TASK REQUIREMENTS:
a: From the passage on tariff classification, copy out the words starting at "Those cases recognized" and ending at "in running lengths.".
b: Summarize the passage on tariff classification in two sentences.

+++ PASSAGE SHOWN +++

In support of the collector’s classification, the Government, in its brief, takes the position that the merchandise, as imported in coils, is nothing more or less than material which after importation is further processed to become a bandsaw. The case of United States v. The Harding Co., 21 CCPA 307, T.D. 46830, is cited by the Government as being factually analogous to the instant case. The merchandise there consisted of so-called brake linings, imported in bales in running lengths of 100 feet or more, of various widths and thicknesses. It was sold in such lengths to automobile service stations and repair shops and was used, after being cut to proper lengths, with holes drilled in it to fit the holes on the shoes for brakes, as brake linings for automobiles.

The commodity above described was classified by the collector of customs as manufactures of asbestos yarn in paragraph 1501(a) of the Tariff Act of 1930, whereas the importer contended that it should be classified as parts of automobiles in paragraph 369.

In its decision in the Harding case, the court applied the controlling principle set up in the following authorities: United States v. Buss & Co., 5 Ct. Cust. Appls. 110, T.D. 34138; Snow's United States Sample Express Co. v. United States, 8 Ct. Cust. Appls. 17, T.D. 37161; Rogers v. United States, 14 Ct. Cust. Appls. 51, T.D. 41552.

Those cases recognized the fact that many articles are not produced as individual or separate products but, for economy of manufacture, are first produced in the piece or in running lengths.

As stated in the Buss case—

* * * The rule of decision is therefore established that where such articles are imported in the piece and nothing remains to he done except to cut them apart they shall be treated for dutiable purposes as if already cut apart and assessed according to their individual character or identity. This follows, however, only in case the character or identity of the individual articles is fixed with certainty and in case the woven piece in its entirety is not commercially capable of any other use. [Italics supplied.]

In the Harding case, the court found that although the merchandise was used “when cut into proper lengths and the necessary holes *46drilled therein, as brake linings for automobiles,” it was “ ‘commercially capable’ of various other uses,” and “the identity of the individual articles is not fixed with certainty.” The claim for classification as parts of automobiles, finished or unfinished, was rejected.

+++ DATA EXCERPT +++

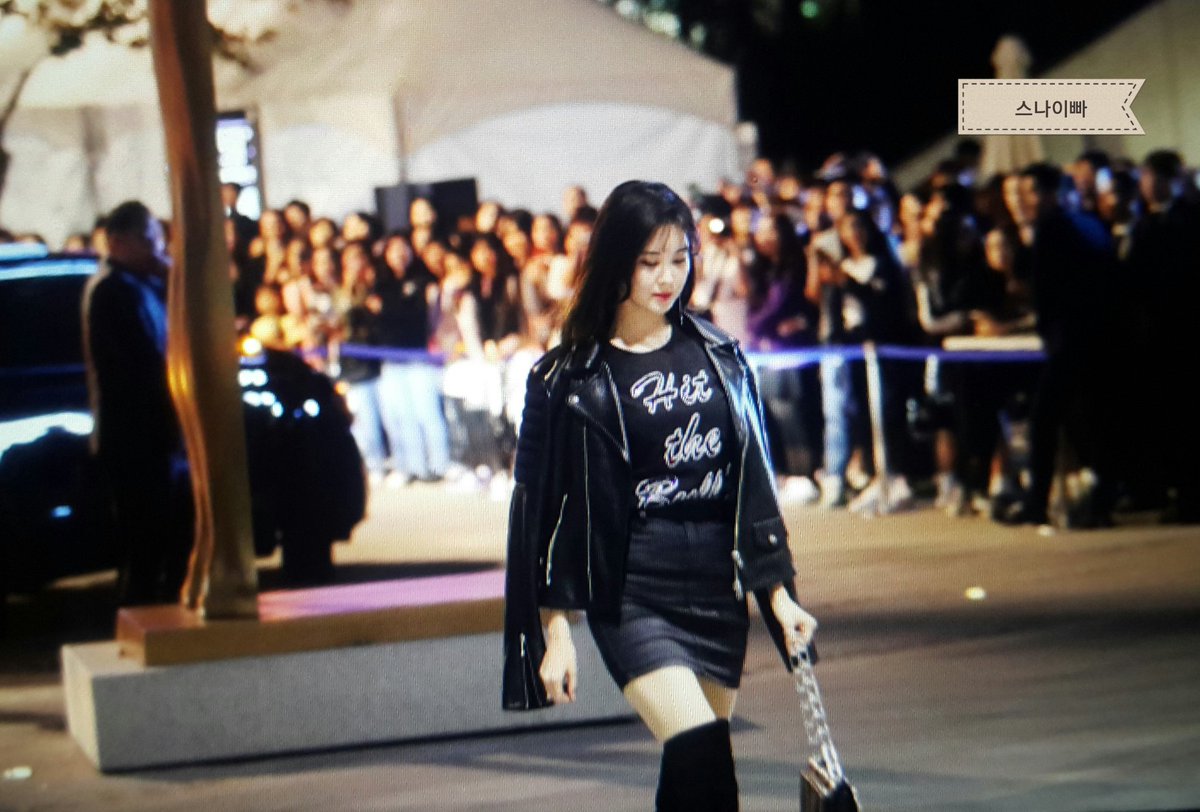 [PIC][21-10-2016]SeoHyun tham dự sự kiện ra mắt BST Xuân - Hè của thương hiệu "SURREAL BUT NICE" trong khuôn khổ "2017 S/S HERA Seoul Fashion Week" vào hôm nay  CvSfesdUEAEgsJ2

+++

OUTPUTS FOR THE TASKS:
a:
Those cases recognized the fact that many articles are not produced as individual or separate products but, for economy of manufacture, are first produced in the piece or in running lengths.

b: The Government supports the collector's classification by arguing that the coiled merchandise is only material that is processed into a bandsaw after importation, and it cites the Harding case, where brake linings imported in running lengths were claimed as parts of automobiles. In Harding, the court applied the rule that articles imported in the piece are treated as already cut apart only when their identity is fixed with certainty and the piece has no other commercial use, and it rejected the parts claim because the linings were commercially capable of other uses.